また、チョウを守ることについての関心を持ってもらうために、年に1度、全国各地でシンポジウムを開催しています。
チョウを守る活動が行われてきた場所を開催地とし、今後、チョウをシンボルに自然環境を守っていくためにはどうすべきかを考えていきます。 (開催地を全国で募集しているので、ご検討いただける際には事務局までご連絡下さい。)
<過去のシンポジウム開催地>
2007年1月 ギフチョウ・ヒメギフチョウ保全シンポジウム 岐阜県岐阜市
2008年2月 チョウ類保全シンポジウム-ギフチョウ・ヒメギフチョウ-群馬県渋川市
2008年5月 第3回全国チョウ類保全シンポジウム 山形県鮭川村
2009年12月 第4回全国チョウ類保全シンポジウム-オオムラサキ-埼玉県嵐山市
2011年1月 第5回全国チョウ類保全シンポジウム-ギフチョウ-奈良県御所市
2012年3月 第6回全国チョウ類保全シンポジウム 愛媛県松山市
(各シンポジウムの詳細はこちら)
<展示会>
チョウの保全について関心を持ってもらうためのミニイベントとして、ビジターセンター、博物館、公民館等でのミニ展示会を行っています。今後も各地で開催する予定です。
なお、展示のポスターを貸し出しています(有償。ただし、チョウ類の団体等が実施する場合は無償の場合あり)。
(ご利用を希望する方は、事務局までご連絡下さい。
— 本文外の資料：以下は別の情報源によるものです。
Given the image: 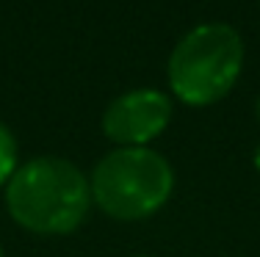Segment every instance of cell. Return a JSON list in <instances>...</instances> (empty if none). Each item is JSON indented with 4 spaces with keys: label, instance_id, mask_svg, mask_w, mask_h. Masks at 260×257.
I'll use <instances>...</instances> for the list:
<instances>
[{
    "label": "cell",
    "instance_id": "1",
    "mask_svg": "<svg viewBox=\"0 0 260 257\" xmlns=\"http://www.w3.org/2000/svg\"><path fill=\"white\" fill-rule=\"evenodd\" d=\"M91 188L67 158H34L6 186V205L17 224L42 235H64L83 222Z\"/></svg>",
    "mask_w": 260,
    "mask_h": 257
},
{
    "label": "cell",
    "instance_id": "2",
    "mask_svg": "<svg viewBox=\"0 0 260 257\" xmlns=\"http://www.w3.org/2000/svg\"><path fill=\"white\" fill-rule=\"evenodd\" d=\"M244 66V42L224 22L191 28L169 56V86L188 105L216 102L235 86Z\"/></svg>",
    "mask_w": 260,
    "mask_h": 257
},
{
    "label": "cell",
    "instance_id": "3",
    "mask_svg": "<svg viewBox=\"0 0 260 257\" xmlns=\"http://www.w3.org/2000/svg\"><path fill=\"white\" fill-rule=\"evenodd\" d=\"M89 188L108 216L130 222L164 207L175 188V171L150 146H119L100 158Z\"/></svg>",
    "mask_w": 260,
    "mask_h": 257
},
{
    "label": "cell",
    "instance_id": "4",
    "mask_svg": "<svg viewBox=\"0 0 260 257\" xmlns=\"http://www.w3.org/2000/svg\"><path fill=\"white\" fill-rule=\"evenodd\" d=\"M172 100L155 89H133L119 94L103 114V130L122 146H144L166 127Z\"/></svg>",
    "mask_w": 260,
    "mask_h": 257
},
{
    "label": "cell",
    "instance_id": "5",
    "mask_svg": "<svg viewBox=\"0 0 260 257\" xmlns=\"http://www.w3.org/2000/svg\"><path fill=\"white\" fill-rule=\"evenodd\" d=\"M17 171V141L6 125H0V186L9 182Z\"/></svg>",
    "mask_w": 260,
    "mask_h": 257
},
{
    "label": "cell",
    "instance_id": "6",
    "mask_svg": "<svg viewBox=\"0 0 260 257\" xmlns=\"http://www.w3.org/2000/svg\"><path fill=\"white\" fill-rule=\"evenodd\" d=\"M255 169L260 171V144H257V150H255Z\"/></svg>",
    "mask_w": 260,
    "mask_h": 257
},
{
    "label": "cell",
    "instance_id": "7",
    "mask_svg": "<svg viewBox=\"0 0 260 257\" xmlns=\"http://www.w3.org/2000/svg\"><path fill=\"white\" fill-rule=\"evenodd\" d=\"M257 116H260V100H257Z\"/></svg>",
    "mask_w": 260,
    "mask_h": 257
},
{
    "label": "cell",
    "instance_id": "8",
    "mask_svg": "<svg viewBox=\"0 0 260 257\" xmlns=\"http://www.w3.org/2000/svg\"><path fill=\"white\" fill-rule=\"evenodd\" d=\"M0 257H3V249H0Z\"/></svg>",
    "mask_w": 260,
    "mask_h": 257
}]
</instances>
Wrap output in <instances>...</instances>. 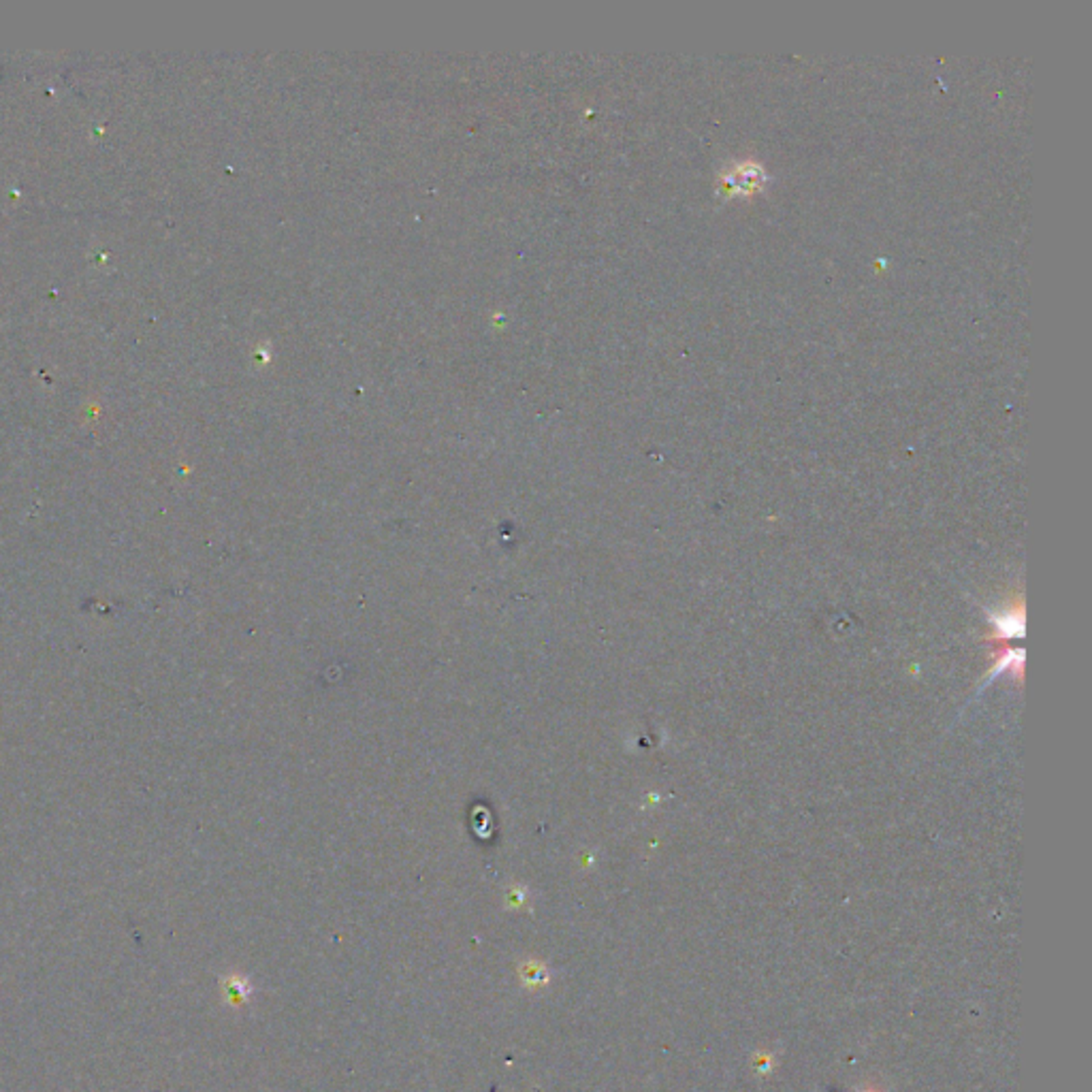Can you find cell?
Returning a JSON list of instances; mask_svg holds the SVG:
<instances>
[{"mask_svg":"<svg viewBox=\"0 0 1092 1092\" xmlns=\"http://www.w3.org/2000/svg\"><path fill=\"white\" fill-rule=\"evenodd\" d=\"M222 990H225L226 1001H229L231 1005H244L252 994V986L247 984V979L240 977V975L225 977V982H222Z\"/></svg>","mask_w":1092,"mask_h":1092,"instance_id":"cell-1","label":"cell"},{"mask_svg":"<svg viewBox=\"0 0 1092 1092\" xmlns=\"http://www.w3.org/2000/svg\"><path fill=\"white\" fill-rule=\"evenodd\" d=\"M521 977L525 979L527 984H532V986H540V984L548 982L546 969L542 967V964H538V963H525V964H523V967H521Z\"/></svg>","mask_w":1092,"mask_h":1092,"instance_id":"cell-2","label":"cell"},{"mask_svg":"<svg viewBox=\"0 0 1092 1092\" xmlns=\"http://www.w3.org/2000/svg\"><path fill=\"white\" fill-rule=\"evenodd\" d=\"M868 1092H873V1090H868Z\"/></svg>","mask_w":1092,"mask_h":1092,"instance_id":"cell-3","label":"cell"}]
</instances>
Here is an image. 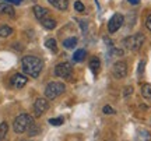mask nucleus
<instances>
[{
  "instance_id": "nucleus-20",
  "label": "nucleus",
  "mask_w": 151,
  "mask_h": 141,
  "mask_svg": "<svg viewBox=\"0 0 151 141\" xmlns=\"http://www.w3.org/2000/svg\"><path fill=\"white\" fill-rule=\"evenodd\" d=\"M45 45H46V48L48 49H50L52 52H58V46H56V41H55L53 38H49V39H46V42H45Z\"/></svg>"
},
{
  "instance_id": "nucleus-5",
  "label": "nucleus",
  "mask_w": 151,
  "mask_h": 141,
  "mask_svg": "<svg viewBox=\"0 0 151 141\" xmlns=\"http://www.w3.org/2000/svg\"><path fill=\"white\" fill-rule=\"evenodd\" d=\"M55 74L60 78H69V77L73 74V66L67 62H63V63H59V64L55 67Z\"/></svg>"
},
{
  "instance_id": "nucleus-31",
  "label": "nucleus",
  "mask_w": 151,
  "mask_h": 141,
  "mask_svg": "<svg viewBox=\"0 0 151 141\" xmlns=\"http://www.w3.org/2000/svg\"><path fill=\"white\" fill-rule=\"evenodd\" d=\"M0 141H1V140H0Z\"/></svg>"
},
{
  "instance_id": "nucleus-2",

)
<出版物>
チョウやその保全に関するパンフレットを発行しています。
詳しくは「出版物案内こちら」を見てください。
3.チョウや自然を守るために、さまざまなアドバイスをする。
効果的なチョウ類保全のためには、行政等の取り組みや各種開発などに提言をする必要があります。わたしたちは、さまざまなところでチョウ類保全に関するアドバイスをしています。
<2006.5 自然公園法改正にともなう「指定動物」についての提言>
環境省の指定動物保護対策検討会に出席し、自然公園におけるチョウ類の現状や 保全に関する報告を行ったり、指定動物に入れるべきチョウの種類を考え、その案を伝えました。
今回のチョウ類の指定は、わたしたちの案を十分にふまえて選定していただきました。